ゆうはソファの端っこで、借りてきた猫のように小さくなっている。
「……あの、えっと……」
「ん? どうした、ゆう君。喉乾いた?」
阿久津が強面を少しでも和らげようと(逆効果で凄味が増しているが)、身を乗り出す。
「……お、お手洗い、に……」
「ああ! そうだよな。羽柴、案内してやれ」
「了解。さ、行こうか。……あ、おっと電話だ。ごめん、ゆう君、角を曲がってすぐ右だよ。すぐ追いつくからね」
羽柴が電話に出た一瞬。ゆうは言われた通りに角を曲がった。
……が。
2. 修羅の廊下で子猫、固まる
「……あれ? 右って……どっち……?」
極度の緊張でパニックになったゆうの目の前には、**「落書きだらけの壁」と「割れた窓」と「怒鳴り合う不良たち」**が延々と続くディストピアな廊下。
「ひっ……あ、うぅ……っ」
怖くて動けない。涙が溢れて視界がにじむ。
その時、向こうからドカドカと足音が近づいてきた。
「おい、一年! 何突っ立ってんだコラァ!」
「……っ! ご、ごめんなさいぃ……っ!」
ゆうが床にへたり込んで頭を抱えた、その時。
「——おい。……うちの『姫』をビビらせてんのは、どこのどいつだぁ?」
3. 救世主(保父さん)たちの降臨
低い、地を這うような声。
顔を上げると、そこには阿久津と羽柴が立っていた。
さっきまでの「優しいお兄さん」の面影は一切ない。般若のような顔で不良を睨み殺している。
「あ、阿久津さん……羽柴さん……」
不良たちが脱兎のごとく逃げ出した後、二人は慌ててゆうに駆け寄った。
「ごめんごめん! 怖かったよね。……怪我はない?」
羽柴が膝をついて、ゆうの涙を指で拭う。
「……う、うわぁぁぁん! 怖かったぁ……!」
我慢の限界だったゆうは、思わず目の前にいた阿久津の学ランの裾を、ぎゅっと握りしめた。
「……っ!!」
阿久津に電流が走る。
今まで、自分の服を掴む奴といえば「命乞いをする敵」か「喧嘩を売る馬鹿」だけだった。

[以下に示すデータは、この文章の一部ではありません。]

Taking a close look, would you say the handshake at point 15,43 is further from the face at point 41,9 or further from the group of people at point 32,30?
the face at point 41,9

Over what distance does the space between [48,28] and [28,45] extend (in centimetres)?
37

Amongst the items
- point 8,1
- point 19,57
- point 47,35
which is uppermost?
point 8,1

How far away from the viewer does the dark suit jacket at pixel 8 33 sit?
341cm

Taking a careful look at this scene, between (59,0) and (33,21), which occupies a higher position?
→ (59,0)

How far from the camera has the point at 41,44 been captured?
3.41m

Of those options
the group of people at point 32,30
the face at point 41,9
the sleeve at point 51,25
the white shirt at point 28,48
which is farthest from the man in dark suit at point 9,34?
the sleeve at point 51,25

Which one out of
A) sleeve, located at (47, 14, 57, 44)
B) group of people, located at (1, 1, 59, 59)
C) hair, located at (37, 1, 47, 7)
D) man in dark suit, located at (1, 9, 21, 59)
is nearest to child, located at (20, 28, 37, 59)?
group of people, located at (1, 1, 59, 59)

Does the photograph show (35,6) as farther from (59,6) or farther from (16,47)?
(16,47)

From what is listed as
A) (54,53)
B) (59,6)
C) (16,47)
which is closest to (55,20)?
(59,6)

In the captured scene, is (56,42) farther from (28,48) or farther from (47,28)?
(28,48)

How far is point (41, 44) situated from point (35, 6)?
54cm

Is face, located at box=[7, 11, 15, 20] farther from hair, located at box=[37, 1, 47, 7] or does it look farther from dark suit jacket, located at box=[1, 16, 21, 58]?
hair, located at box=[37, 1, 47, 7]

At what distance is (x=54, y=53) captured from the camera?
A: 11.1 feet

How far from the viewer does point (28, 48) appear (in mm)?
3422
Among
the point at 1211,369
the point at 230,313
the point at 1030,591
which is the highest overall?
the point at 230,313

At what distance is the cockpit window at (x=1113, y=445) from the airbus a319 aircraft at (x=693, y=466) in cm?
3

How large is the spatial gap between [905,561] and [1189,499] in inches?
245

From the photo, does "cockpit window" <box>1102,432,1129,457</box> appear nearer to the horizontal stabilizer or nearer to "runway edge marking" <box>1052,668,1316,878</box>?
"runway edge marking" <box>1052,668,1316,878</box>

こんなに弱々しく、頼るように、一生懸命に握られたのは初めてだった。
「……あー、もう。……よしよし。もう大丈夫だからな」
阿久津は不器用な手つきで、ゆうの背中をトントンと叩く。
「……阿久津、ずるい。僕も裾、掴まれたい」
「うるせぇ羽柴、今は俺の番だ」
4. 獅子堂、帰還
応接室に戻ると、そこには衝撃の光景が広がっていた。
ソファで、阿久津の袖を離さないまま、安心しきってウトウトしているゆう。
そして、その隣で「尊い……」という顔でスマホのカメラを構える羽柴。
「……。阿久津、代われ」
獅子堂が静かに、だが絶対的な威圧感で告げる。
「えー、頭。今やっと懐いてくれたところなんすよ」
「……代われと言っている。……ゆうの『初めてのなつき』を、俺がいない間に済ませるとは……万死に値するぞ」
獅子堂は、眠っているゆうを壊れ物を抱くように自分の方へ引き寄せた。
ゆうは夢うつつの中で、獅子堂の香木のような落ち着く香りを嗅ぎ、その胸板にトスッと頭を預ける。
「……ししどう、くん……」
「……。ああ、俺だ。……もうどこへも行かせない」
獅子堂の独占欲に火がついた瞬間だった。